■ **WHAT TO WORK ON**:
The records that follow need to be printed exactly. Leave out each image.

■ **DATA RECORDS**:
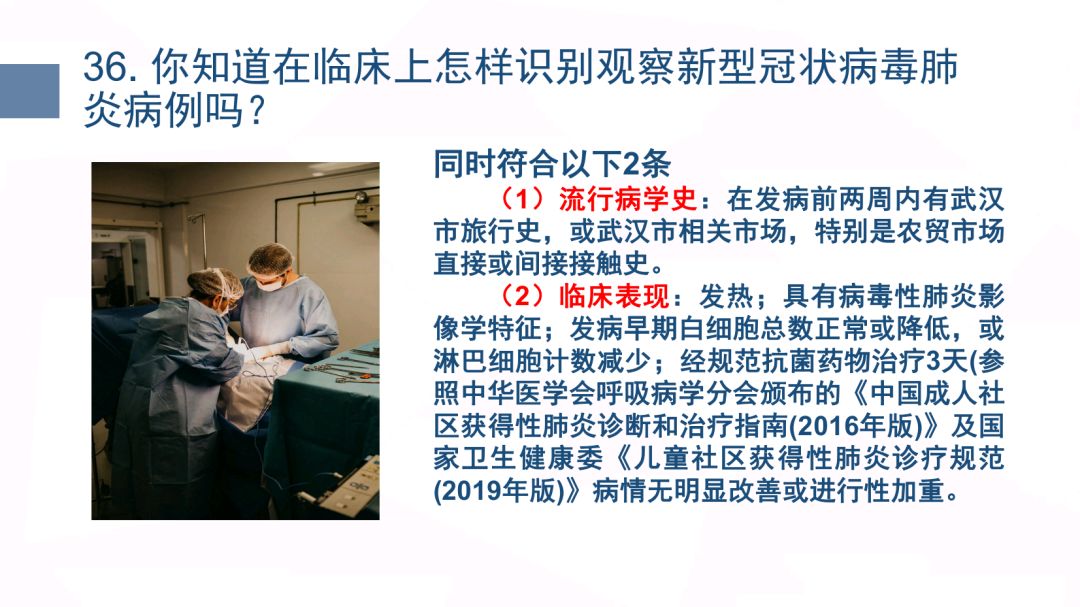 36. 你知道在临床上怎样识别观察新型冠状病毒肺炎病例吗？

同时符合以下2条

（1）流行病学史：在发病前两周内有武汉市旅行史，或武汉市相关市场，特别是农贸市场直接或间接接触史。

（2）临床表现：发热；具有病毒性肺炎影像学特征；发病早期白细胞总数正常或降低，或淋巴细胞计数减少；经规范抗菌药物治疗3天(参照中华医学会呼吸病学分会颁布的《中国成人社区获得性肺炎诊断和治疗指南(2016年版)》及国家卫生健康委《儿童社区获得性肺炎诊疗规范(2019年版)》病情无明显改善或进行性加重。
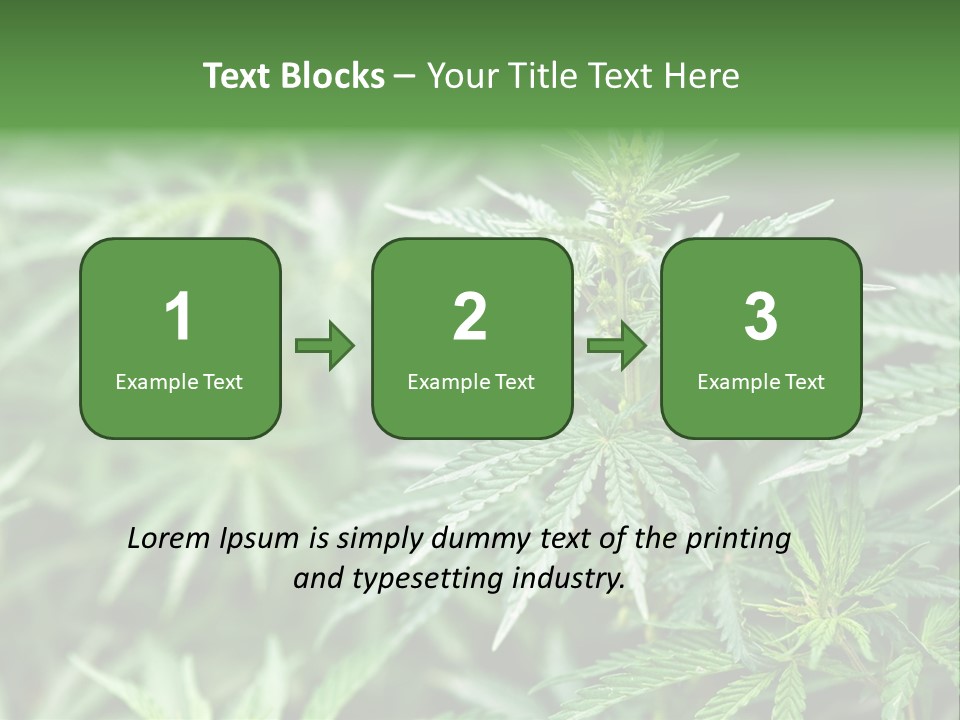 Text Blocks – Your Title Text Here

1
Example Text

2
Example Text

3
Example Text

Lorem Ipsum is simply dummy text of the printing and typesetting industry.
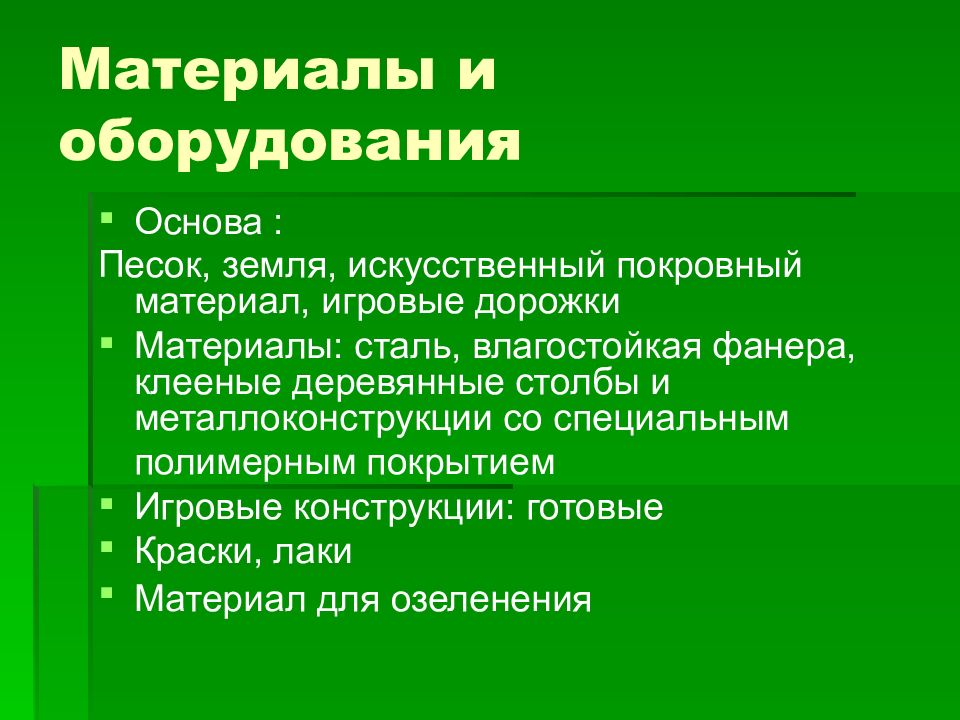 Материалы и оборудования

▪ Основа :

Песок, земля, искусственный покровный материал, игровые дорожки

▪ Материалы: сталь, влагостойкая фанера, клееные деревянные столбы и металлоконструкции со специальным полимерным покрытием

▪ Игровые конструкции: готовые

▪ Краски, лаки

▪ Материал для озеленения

■ **SOLVED EXERCISE**:
 36. 你知道在临床上怎样识别观察新型冠状病毒肺炎病例吗？

同时符合以下2条

（1）流行病学史：在发病前两周内有武汉市旅行史，或武汉市相关市场，特别是农贸市场直接或间接接触史。

（2）临床表现：发热；具有病毒性肺炎影像学特征；发病早期白细胞总数正常或降低，或淋巴细胞计数减少；经规范抗菌药物治疗3天(参照中华医学会呼吸病学分会颁布的《中国成人社区获得性肺炎诊断和治疗指南(2016年版)》及国家卫生健康委《儿童社区获得性肺炎诊疗规范(2019年版)》病情无明显改善或进行性加重。
 Text Blocks – Your Title Text Here

1
Example Text

2
Example Text

3
Example Text

Lorem Ipsum is simply dummy text of the printing and typesetting industry.
 Материалы и оборудования

▪ Основа :

Песок, земля, искусственный покровный материал, игровые дорожки

▪ Материалы: сталь, влагостойкая фанера, клееные деревянные столбы и металлоконструкции со специальным полимерным покрытием

▪ Игровые конструкции: готовые

▪ Краски, лаки

▪ Материал для озеленения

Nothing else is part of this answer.